Anyway, all the limitations aside, one thing is clear: once people start to know you and your business, it gets easier. That’s the case with any business. But especially when it comes to garbage, people just want to get rid of it. So during this time that I’ve been going around with the trailer collecting garbage in the street, I’ve managed to find a few good partners for future collaboration:
- a paper supplier – schools produce a lot of paper, there are many old exam papers that are not needed, many old magazines lying around that no one wants. It’s very easy to put boxes in every class and ask the students to throw their papers in the boxes. This relationship was already started back in November, so it was easy to restart the partnership. We have just agreed that I can go and pick up paper Tuesdays, Thursdays and Fridays. They provided most of the 240kg of paper in just one go. The school is very close to the bike shop (the place where we store the bags), so the total work took maybe around 30/40 minutes. Yes, you feel the weight on the trailer, but then again you don’t have to ride it that far and it’s mostly downhill.
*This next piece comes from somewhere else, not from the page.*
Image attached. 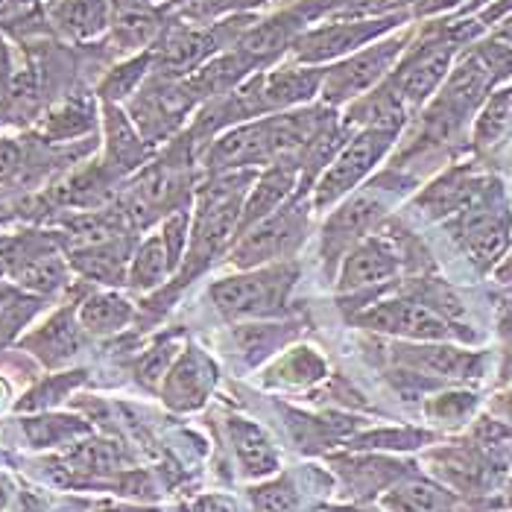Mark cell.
<instances>
[{"mask_svg": "<svg viewBox=\"0 0 512 512\" xmlns=\"http://www.w3.org/2000/svg\"><path fill=\"white\" fill-rule=\"evenodd\" d=\"M305 223H308L305 194H293L290 205L278 208L270 217L243 229V237L235 243L229 261L240 270H255V267H264L270 261H281L302 243Z\"/></svg>", "mask_w": 512, "mask_h": 512, "instance_id": "5b68a950", "label": "cell"}, {"mask_svg": "<svg viewBox=\"0 0 512 512\" xmlns=\"http://www.w3.org/2000/svg\"><path fill=\"white\" fill-rule=\"evenodd\" d=\"M501 39L512 41V18L507 21V24H504V27H501Z\"/></svg>", "mask_w": 512, "mask_h": 512, "instance_id": "7bdbcfd3", "label": "cell"}, {"mask_svg": "<svg viewBox=\"0 0 512 512\" xmlns=\"http://www.w3.org/2000/svg\"><path fill=\"white\" fill-rule=\"evenodd\" d=\"M27 346H30L44 363H50V366L65 363L68 357L77 355L79 346H82V337H79V328L74 325V319H71V311H62V314L53 316L41 331H36V334L27 340Z\"/></svg>", "mask_w": 512, "mask_h": 512, "instance_id": "603a6c76", "label": "cell"}, {"mask_svg": "<svg viewBox=\"0 0 512 512\" xmlns=\"http://www.w3.org/2000/svg\"><path fill=\"white\" fill-rule=\"evenodd\" d=\"M164 24L156 6H132V9H115L112 21V41L120 53H144L150 50L161 36Z\"/></svg>", "mask_w": 512, "mask_h": 512, "instance_id": "d6986e66", "label": "cell"}, {"mask_svg": "<svg viewBox=\"0 0 512 512\" xmlns=\"http://www.w3.org/2000/svg\"><path fill=\"white\" fill-rule=\"evenodd\" d=\"M214 384H217V366L197 349H188L176 360V366L167 372L164 404L179 410V413L199 410Z\"/></svg>", "mask_w": 512, "mask_h": 512, "instance_id": "9a60e30c", "label": "cell"}, {"mask_svg": "<svg viewBox=\"0 0 512 512\" xmlns=\"http://www.w3.org/2000/svg\"><path fill=\"white\" fill-rule=\"evenodd\" d=\"M24 434L36 448H50L65 439L88 434V425L79 419H71V416H44V419H27Z\"/></svg>", "mask_w": 512, "mask_h": 512, "instance_id": "f546056e", "label": "cell"}, {"mask_svg": "<svg viewBox=\"0 0 512 512\" xmlns=\"http://www.w3.org/2000/svg\"><path fill=\"white\" fill-rule=\"evenodd\" d=\"M97 512H158V510H144V507H103Z\"/></svg>", "mask_w": 512, "mask_h": 512, "instance_id": "60d3db41", "label": "cell"}, {"mask_svg": "<svg viewBox=\"0 0 512 512\" xmlns=\"http://www.w3.org/2000/svg\"><path fill=\"white\" fill-rule=\"evenodd\" d=\"M150 74H153V47L123 59L112 71H106V77L97 85L100 103H118V106L129 103Z\"/></svg>", "mask_w": 512, "mask_h": 512, "instance_id": "7402d4cb", "label": "cell"}, {"mask_svg": "<svg viewBox=\"0 0 512 512\" xmlns=\"http://www.w3.org/2000/svg\"><path fill=\"white\" fill-rule=\"evenodd\" d=\"M6 3H12V6H27V3H47V0H6Z\"/></svg>", "mask_w": 512, "mask_h": 512, "instance_id": "ee69618b", "label": "cell"}, {"mask_svg": "<svg viewBox=\"0 0 512 512\" xmlns=\"http://www.w3.org/2000/svg\"><path fill=\"white\" fill-rule=\"evenodd\" d=\"M407 44H410L407 33H390L384 39L366 44L363 50H357L352 56L328 65L325 79H322V91H319V103L340 112L349 103L360 100L363 94L375 91L384 79L393 74V68L404 56Z\"/></svg>", "mask_w": 512, "mask_h": 512, "instance_id": "7a4b0ae2", "label": "cell"}, {"mask_svg": "<svg viewBox=\"0 0 512 512\" xmlns=\"http://www.w3.org/2000/svg\"><path fill=\"white\" fill-rule=\"evenodd\" d=\"M357 322L372 331L398 334V337L422 340V343H442L457 334L448 319H442L434 308L419 305V302H381L363 311L357 316Z\"/></svg>", "mask_w": 512, "mask_h": 512, "instance_id": "30bf717a", "label": "cell"}, {"mask_svg": "<svg viewBox=\"0 0 512 512\" xmlns=\"http://www.w3.org/2000/svg\"><path fill=\"white\" fill-rule=\"evenodd\" d=\"M6 217H9V208H6V202H0V223H3Z\"/></svg>", "mask_w": 512, "mask_h": 512, "instance_id": "f6af8a7d", "label": "cell"}, {"mask_svg": "<svg viewBox=\"0 0 512 512\" xmlns=\"http://www.w3.org/2000/svg\"><path fill=\"white\" fill-rule=\"evenodd\" d=\"M296 188H299V164H270V167H264V173H258L255 185L249 188V194L243 199L240 229H249L258 220L270 217L273 211L281 208L284 199L296 194Z\"/></svg>", "mask_w": 512, "mask_h": 512, "instance_id": "2e32d148", "label": "cell"}, {"mask_svg": "<svg viewBox=\"0 0 512 512\" xmlns=\"http://www.w3.org/2000/svg\"><path fill=\"white\" fill-rule=\"evenodd\" d=\"M194 512H237L235 504L229 498H220V495H205L194 504Z\"/></svg>", "mask_w": 512, "mask_h": 512, "instance_id": "f35d334b", "label": "cell"}, {"mask_svg": "<svg viewBox=\"0 0 512 512\" xmlns=\"http://www.w3.org/2000/svg\"><path fill=\"white\" fill-rule=\"evenodd\" d=\"M299 270L293 264L264 267V270H246L243 276L223 278L211 284V299L217 311L229 319H258L273 316L284 308Z\"/></svg>", "mask_w": 512, "mask_h": 512, "instance_id": "277c9868", "label": "cell"}, {"mask_svg": "<svg viewBox=\"0 0 512 512\" xmlns=\"http://www.w3.org/2000/svg\"><path fill=\"white\" fill-rule=\"evenodd\" d=\"M85 381V372H68V375H53L44 384H39L30 395H24V401H18V410H44L59 404L71 390H77Z\"/></svg>", "mask_w": 512, "mask_h": 512, "instance_id": "1f68e13d", "label": "cell"}, {"mask_svg": "<svg viewBox=\"0 0 512 512\" xmlns=\"http://www.w3.org/2000/svg\"><path fill=\"white\" fill-rule=\"evenodd\" d=\"M6 498H9V486H6V480L0 477V507L6 504Z\"/></svg>", "mask_w": 512, "mask_h": 512, "instance_id": "b9f144b4", "label": "cell"}, {"mask_svg": "<svg viewBox=\"0 0 512 512\" xmlns=\"http://www.w3.org/2000/svg\"><path fill=\"white\" fill-rule=\"evenodd\" d=\"M395 138L398 132L390 129H357L314 185V208H328L349 197L372 173V167L393 150Z\"/></svg>", "mask_w": 512, "mask_h": 512, "instance_id": "8992f818", "label": "cell"}, {"mask_svg": "<svg viewBox=\"0 0 512 512\" xmlns=\"http://www.w3.org/2000/svg\"><path fill=\"white\" fill-rule=\"evenodd\" d=\"M188 226H191L188 208H176V214H170L164 220L161 240H164V249H167V258H170L173 270L182 264V255H185V246H188Z\"/></svg>", "mask_w": 512, "mask_h": 512, "instance_id": "836d02e7", "label": "cell"}, {"mask_svg": "<svg viewBox=\"0 0 512 512\" xmlns=\"http://www.w3.org/2000/svg\"><path fill=\"white\" fill-rule=\"evenodd\" d=\"M199 106L202 100L191 88L188 77H164L153 71L138 88V94L126 103V112L138 126V132L156 147L173 138Z\"/></svg>", "mask_w": 512, "mask_h": 512, "instance_id": "3957f363", "label": "cell"}, {"mask_svg": "<svg viewBox=\"0 0 512 512\" xmlns=\"http://www.w3.org/2000/svg\"><path fill=\"white\" fill-rule=\"evenodd\" d=\"M97 118H94V100H65L62 106H56L44 123H41V135L47 141H74L88 132H94Z\"/></svg>", "mask_w": 512, "mask_h": 512, "instance_id": "cb8c5ba5", "label": "cell"}, {"mask_svg": "<svg viewBox=\"0 0 512 512\" xmlns=\"http://www.w3.org/2000/svg\"><path fill=\"white\" fill-rule=\"evenodd\" d=\"M170 357H173V346H167V349H153L150 355H144L141 366H138V372H141V381H147V384H156L158 378L167 372V363H170Z\"/></svg>", "mask_w": 512, "mask_h": 512, "instance_id": "8d00e7d4", "label": "cell"}, {"mask_svg": "<svg viewBox=\"0 0 512 512\" xmlns=\"http://www.w3.org/2000/svg\"><path fill=\"white\" fill-rule=\"evenodd\" d=\"M281 378H287L290 384H314L316 378H322L325 366L311 349H299L287 363H281Z\"/></svg>", "mask_w": 512, "mask_h": 512, "instance_id": "e575fe53", "label": "cell"}, {"mask_svg": "<svg viewBox=\"0 0 512 512\" xmlns=\"http://www.w3.org/2000/svg\"><path fill=\"white\" fill-rule=\"evenodd\" d=\"M510 504H512V480H510Z\"/></svg>", "mask_w": 512, "mask_h": 512, "instance_id": "7dc6e473", "label": "cell"}, {"mask_svg": "<svg viewBox=\"0 0 512 512\" xmlns=\"http://www.w3.org/2000/svg\"><path fill=\"white\" fill-rule=\"evenodd\" d=\"M126 255H129V243L126 240H106V243H94L85 249L71 252V264L77 267L85 278L103 281V284H123L126 276Z\"/></svg>", "mask_w": 512, "mask_h": 512, "instance_id": "44dd1931", "label": "cell"}, {"mask_svg": "<svg viewBox=\"0 0 512 512\" xmlns=\"http://www.w3.org/2000/svg\"><path fill=\"white\" fill-rule=\"evenodd\" d=\"M170 273H173V264L167 258L164 240H161V235H156L138 246V252L132 258V267H129V284L138 287V290H153Z\"/></svg>", "mask_w": 512, "mask_h": 512, "instance_id": "83f0119b", "label": "cell"}, {"mask_svg": "<svg viewBox=\"0 0 512 512\" xmlns=\"http://www.w3.org/2000/svg\"><path fill=\"white\" fill-rule=\"evenodd\" d=\"M507 232H510V214L501 205L498 185H483L477 197L463 208L460 237L469 255L483 267L492 264L507 246Z\"/></svg>", "mask_w": 512, "mask_h": 512, "instance_id": "9c48e42d", "label": "cell"}, {"mask_svg": "<svg viewBox=\"0 0 512 512\" xmlns=\"http://www.w3.org/2000/svg\"><path fill=\"white\" fill-rule=\"evenodd\" d=\"M258 79H261V106H264V118H267V115L311 106L314 100H319L325 68L281 62L278 68L261 71Z\"/></svg>", "mask_w": 512, "mask_h": 512, "instance_id": "8fae6325", "label": "cell"}, {"mask_svg": "<svg viewBox=\"0 0 512 512\" xmlns=\"http://www.w3.org/2000/svg\"><path fill=\"white\" fill-rule=\"evenodd\" d=\"M384 185H369L366 191H357L346 199L325 223V255L331 261V255H337L340 249H346L352 240L363 237V232L384 214L387 199H384Z\"/></svg>", "mask_w": 512, "mask_h": 512, "instance_id": "5bb4252c", "label": "cell"}, {"mask_svg": "<svg viewBox=\"0 0 512 512\" xmlns=\"http://www.w3.org/2000/svg\"><path fill=\"white\" fill-rule=\"evenodd\" d=\"M431 434L416 431V428H384V431H369V434L355 436L352 448L355 451H413L425 445Z\"/></svg>", "mask_w": 512, "mask_h": 512, "instance_id": "4dcf8cb0", "label": "cell"}, {"mask_svg": "<svg viewBox=\"0 0 512 512\" xmlns=\"http://www.w3.org/2000/svg\"><path fill=\"white\" fill-rule=\"evenodd\" d=\"M65 273H68L65 261L56 252H50V249L47 252L41 249L36 255H30L21 267L12 270V276H15V281L21 287L36 290V293H53V290H59L65 284Z\"/></svg>", "mask_w": 512, "mask_h": 512, "instance_id": "4316f807", "label": "cell"}, {"mask_svg": "<svg viewBox=\"0 0 512 512\" xmlns=\"http://www.w3.org/2000/svg\"><path fill=\"white\" fill-rule=\"evenodd\" d=\"M126 463L123 451L115 442H79L74 451L68 454V469L74 474H112L120 472V466Z\"/></svg>", "mask_w": 512, "mask_h": 512, "instance_id": "f1b7e54d", "label": "cell"}, {"mask_svg": "<svg viewBox=\"0 0 512 512\" xmlns=\"http://www.w3.org/2000/svg\"><path fill=\"white\" fill-rule=\"evenodd\" d=\"M454 50H457V39L425 41L416 50H404L407 56L398 59L393 74L387 82L393 85V91L404 100V106L413 112L419 106H425L436 91L442 88V82L451 74V62H454Z\"/></svg>", "mask_w": 512, "mask_h": 512, "instance_id": "52a82bcc", "label": "cell"}, {"mask_svg": "<svg viewBox=\"0 0 512 512\" xmlns=\"http://www.w3.org/2000/svg\"><path fill=\"white\" fill-rule=\"evenodd\" d=\"M474 410V395L472 393H448L439 395L436 401H431V416L445 419V422H457L463 416H469Z\"/></svg>", "mask_w": 512, "mask_h": 512, "instance_id": "d590c367", "label": "cell"}, {"mask_svg": "<svg viewBox=\"0 0 512 512\" xmlns=\"http://www.w3.org/2000/svg\"><path fill=\"white\" fill-rule=\"evenodd\" d=\"M44 15L62 39L88 44L112 30L115 6L112 0H47Z\"/></svg>", "mask_w": 512, "mask_h": 512, "instance_id": "7c38bea8", "label": "cell"}, {"mask_svg": "<svg viewBox=\"0 0 512 512\" xmlns=\"http://www.w3.org/2000/svg\"><path fill=\"white\" fill-rule=\"evenodd\" d=\"M504 410H507V416L512 419V393L507 395V401H504Z\"/></svg>", "mask_w": 512, "mask_h": 512, "instance_id": "bcb514c9", "label": "cell"}, {"mask_svg": "<svg viewBox=\"0 0 512 512\" xmlns=\"http://www.w3.org/2000/svg\"><path fill=\"white\" fill-rule=\"evenodd\" d=\"M404 360L431 372V375H439V378H477L480 375V357L448 349V346L407 349Z\"/></svg>", "mask_w": 512, "mask_h": 512, "instance_id": "d4e9b609", "label": "cell"}, {"mask_svg": "<svg viewBox=\"0 0 512 512\" xmlns=\"http://www.w3.org/2000/svg\"><path fill=\"white\" fill-rule=\"evenodd\" d=\"M255 512H299V495L290 480H273L252 489Z\"/></svg>", "mask_w": 512, "mask_h": 512, "instance_id": "d6a6232c", "label": "cell"}, {"mask_svg": "<svg viewBox=\"0 0 512 512\" xmlns=\"http://www.w3.org/2000/svg\"><path fill=\"white\" fill-rule=\"evenodd\" d=\"M226 431H229V439H232L237 463L243 466V474H249V477H270V474H276V448H273L270 436L264 434L255 422L232 416L226 422Z\"/></svg>", "mask_w": 512, "mask_h": 512, "instance_id": "ac0fdd59", "label": "cell"}, {"mask_svg": "<svg viewBox=\"0 0 512 512\" xmlns=\"http://www.w3.org/2000/svg\"><path fill=\"white\" fill-rule=\"evenodd\" d=\"M24 167V150L21 144L9 141V138H0V182L15 176L18 170Z\"/></svg>", "mask_w": 512, "mask_h": 512, "instance_id": "74e56055", "label": "cell"}, {"mask_svg": "<svg viewBox=\"0 0 512 512\" xmlns=\"http://www.w3.org/2000/svg\"><path fill=\"white\" fill-rule=\"evenodd\" d=\"M79 319H82V328L91 334H115L129 325L132 305L118 293H94L82 302Z\"/></svg>", "mask_w": 512, "mask_h": 512, "instance_id": "484cf974", "label": "cell"}, {"mask_svg": "<svg viewBox=\"0 0 512 512\" xmlns=\"http://www.w3.org/2000/svg\"><path fill=\"white\" fill-rule=\"evenodd\" d=\"M103 132H106V170L126 176L141 170L153 158V144L138 132L129 112L118 103H103Z\"/></svg>", "mask_w": 512, "mask_h": 512, "instance_id": "4fadbf2b", "label": "cell"}, {"mask_svg": "<svg viewBox=\"0 0 512 512\" xmlns=\"http://www.w3.org/2000/svg\"><path fill=\"white\" fill-rule=\"evenodd\" d=\"M381 507L387 512H454V495L434 480L407 477L381 498Z\"/></svg>", "mask_w": 512, "mask_h": 512, "instance_id": "ffe728a7", "label": "cell"}, {"mask_svg": "<svg viewBox=\"0 0 512 512\" xmlns=\"http://www.w3.org/2000/svg\"><path fill=\"white\" fill-rule=\"evenodd\" d=\"M410 15L395 12V15H381V18H331L319 21L316 27H308L299 39L290 44L284 62L290 65H316L328 68L366 44L390 36L398 24H404Z\"/></svg>", "mask_w": 512, "mask_h": 512, "instance_id": "6da1fadb", "label": "cell"}, {"mask_svg": "<svg viewBox=\"0 0 512 512\" xmlns=\"http://www.w3.org/2000/svg\"><path fill=\"white\" fill-rule=\"evenodd\" d=\"M398 273V258L384 240H360L343 261L340 290H369L381 287Z\"/></svg>", "mask_w": 512, "mask_h": 512, "instance_id": "e0dca14e", "label": "cell"}, {"mask_svg": "<svg viewBox=\"0 0 512 512\" xmlns=\"http://www.w3.org/2000/svg\"><path fill=\"white\" fill-rule=\"evenodd\" d=\"M21 510H24V512H44V507H41V504L36 501V498H33V495H24V498H21Z\"/></svg>", "mask_w": 512, "mask_h": 512, "instance_id": "ab89813d", "label": "cell"}, {"mask_svg": "<svg viewBox=\"0 0 512 512\" xmlns=\"http://www.w3.org/2000/svg\"><path fill=\"white\" fill-rule=\"evenodd\" d=\"M199 161L208 167V173L217 170H258L273 164V150H270V132H267V118L246 120L232 129L220 132L211 138L202 150Z\"/></svg>", "mask_w": 512, "mask_h": 512, "instance_id": "ba28073f", "label": "cell"}]
</instances>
- a supplier for boxes – the owner of one of the biggest meat shops in town (Afro Kapana) came to talk to me when he saw me picking up boxes in the bin close to their shop. It turns out that they throw away a lot of boxes every day, they even have to use their own petrol to dispose them in a different place (the municipality only picks up the garbage once a week, so they are not allowed to throw their boxes in the municipality bins all the time). For 40kg of boxes (that’s about how much you can fit in a bag), you’d only get around N$10, but if it only takes 10 minutes to load two bags, it still makes sense collecting.
- a supplier for plastic bottles and aluminum cans – there are many bars in this area which, among other stuff, sell soft drinks (in plastic bottles) and beer (in both aluminum cans and glass bottles). They are also throwing away their garbage wherever they can. It makes for good collection points because their trash cans are always overflowing. But an even better way of doing it is talking to the bar owners. They can place the plastic bottles and aluminum cans directly in big collection bags. Aluminum cans have value – N$3 per kg. During my seven trips, I managed to gather 16kg without searching for them and without strategizing around them. That brought me N$48. But if you strategize around them and talk to as many bar owners as possible, it could work very well. Next Monday I’m supposed to have my first easy collection of plastic bottles and aluminum cans from a very helpful bar owner.
My conclusion since I’ve got this part-time job? The best business-model for using a bike trailer to collect garbage for recycling is having as many suppliers as possible. That’s why my next strategy is getting friends with bar owners and getting more schools involved into collecting paper in their classes.
Setting targets. Aim high.
As I’ve already mentioned earlier, my objective is to create enough money from garbage for a mini girls party with Paulina and Ritade. Given the prices in Namibia, I could probably cook a good dinner for N$223.43 for three people. Yet, why not aim for one of the fanciest restaurants in town? The Raft is nicely placed right on the shore of the ocean, by the lagoon (free ads). Neither Paulina, nor Ritade have been there. We were just riding our bikes close to it last weekend, when I heard Paulina saying: “That place looks nice, mos! My dream still is to go and have dinner there once.”. I figure we should have at least N$500/600 so that we can ignore the prices when choosing our food and drinks. With the new business model, it should be easy to get. We shall see.
Worthless stuff has some worth after all.
If you’re wondering what exactly the deal is, this is a project ran by bennamibia.org, an organisation that does cool stuff, I’d say.